Pero no quiso comer, le ofreciera lo que le ofreciera. Así que finalmente le preparé un vaso de jerez con azúcar y agua caliente y se lo bebió con un par de aspirinas mientras yo, de pie a su lado, la observaba. Cuando Betty empezó a recoger la mesa y ordenar la habitación, Caroline se levantó automáticamente para ayudarla; con suavidad, pero firmemente, volví a sentarla y le llevé más almohadones y una manta, la descalcé y le froté brevemente los dedos de los pies, enfundados en los calcetines. Observó descontenta cómo Betty retiraba los platos, pero enseguida sucumbió al cansancio. Encogió las piernas, descansó las mejillas en el terciopelo raído del sillón y cerró los ojos.

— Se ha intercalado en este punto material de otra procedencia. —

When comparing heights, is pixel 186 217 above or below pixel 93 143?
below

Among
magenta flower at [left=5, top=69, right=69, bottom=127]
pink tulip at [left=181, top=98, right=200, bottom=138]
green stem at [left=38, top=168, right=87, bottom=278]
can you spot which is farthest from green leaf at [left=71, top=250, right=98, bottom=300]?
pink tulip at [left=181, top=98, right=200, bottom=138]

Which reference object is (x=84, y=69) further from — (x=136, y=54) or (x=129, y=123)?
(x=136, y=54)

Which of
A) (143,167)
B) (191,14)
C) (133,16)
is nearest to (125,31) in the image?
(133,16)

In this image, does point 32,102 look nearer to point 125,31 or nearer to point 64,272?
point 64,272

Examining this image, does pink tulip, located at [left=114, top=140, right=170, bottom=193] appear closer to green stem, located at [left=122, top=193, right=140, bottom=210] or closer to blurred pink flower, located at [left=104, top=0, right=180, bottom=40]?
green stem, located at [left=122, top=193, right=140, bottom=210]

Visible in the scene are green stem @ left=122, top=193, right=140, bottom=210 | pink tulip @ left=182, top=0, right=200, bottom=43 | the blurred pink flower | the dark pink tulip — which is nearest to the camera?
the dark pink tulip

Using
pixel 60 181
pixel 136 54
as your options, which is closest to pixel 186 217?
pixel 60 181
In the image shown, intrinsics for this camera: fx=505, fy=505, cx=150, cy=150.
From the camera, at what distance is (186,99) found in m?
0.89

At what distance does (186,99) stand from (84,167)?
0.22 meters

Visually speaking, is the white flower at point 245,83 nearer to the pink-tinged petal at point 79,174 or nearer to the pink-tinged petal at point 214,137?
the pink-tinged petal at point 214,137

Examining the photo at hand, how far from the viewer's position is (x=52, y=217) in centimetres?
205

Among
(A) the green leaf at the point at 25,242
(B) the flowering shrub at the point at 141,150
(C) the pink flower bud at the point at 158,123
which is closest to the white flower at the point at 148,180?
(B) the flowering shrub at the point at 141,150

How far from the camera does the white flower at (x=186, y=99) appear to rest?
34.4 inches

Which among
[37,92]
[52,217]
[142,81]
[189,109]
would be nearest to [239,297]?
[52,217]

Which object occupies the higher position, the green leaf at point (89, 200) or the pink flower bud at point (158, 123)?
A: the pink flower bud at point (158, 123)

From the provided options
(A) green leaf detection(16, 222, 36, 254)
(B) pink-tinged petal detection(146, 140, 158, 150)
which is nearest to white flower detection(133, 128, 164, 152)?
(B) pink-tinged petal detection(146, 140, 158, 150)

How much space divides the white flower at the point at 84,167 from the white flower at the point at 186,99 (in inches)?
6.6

Miré a Betty y me toqué los labios con un dedo. Trabajamos juntos en silencio, cargando bandejas sin hacer ruido y sacándolas en puntillas de la salita para bajarlas a la cocina, donde me quité la chaqueta y me puse codo con codo con Betty a secar la vajilla y los vasos conforme ella me los iba pasando, enjabonados, del fregadero. Ella no dio muestras de que le pareciera extraño. Yo tampoco. El Hall había perdido su ritmo rutinario, y había un consuelo -yo lo había advertido en otros hogares en duelo- en las pequeñas tareas domésticas, realizadas a conciencia.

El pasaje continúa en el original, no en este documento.